BLUNT’S CHOICE OF ALLEGORIES…. I try not to be overly sensitive about rhetoric like this, but I’m not sure what Roy Blunt is talking about.
Representative Roy Blunt, the former Republican whip who is giving up his House seat in Missouri to run for the Senate, offered his take on life these days in the nation’s capital to those gathered at the conservative Values Voter Summit on Friday.
He told a tale about British soldiers who had built a golf course in India and had to adapt to the game in a whole new way. They didn’t anticipate that they’d be joined on the course by monkeys, who would swoop out of the nearby jungle, grab the golf balls and toss them around, he explained.
The golfers had to establish a firm rule. “You have to play the ball where the monkey throws it. And that is the rule in Washington all the time.”
Maybe it’s just me, but I don’t see the relevance of the monkey/golf allegory here. As Blunt described the British golfers’ predicament, he noted that the players “tried to eliminate the monkey problem, but they never got it done.” Instead, they had to adapt to the monkeys’ ball-throwing habits.

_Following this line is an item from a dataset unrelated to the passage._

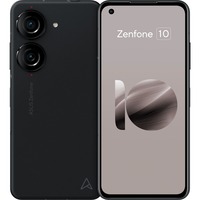 ASUS Zenfone 10 512GB, Handy Midnight Black, Android 13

Mike Madden added, “Blunt, who’s running for Senate in Missouri next year, didn’t explain precisely why he chose an analogy about monkeys to illustrate the difficulties posed by the party that opposes the country’s first black president. (They both like to screw up the white man’s golf game?) Perhaps it was just a really, really stupid parable to choose.”
Perhaps. Listening to the audio, though, it’s worth noting that the right-wing crowd thought this was hilarious.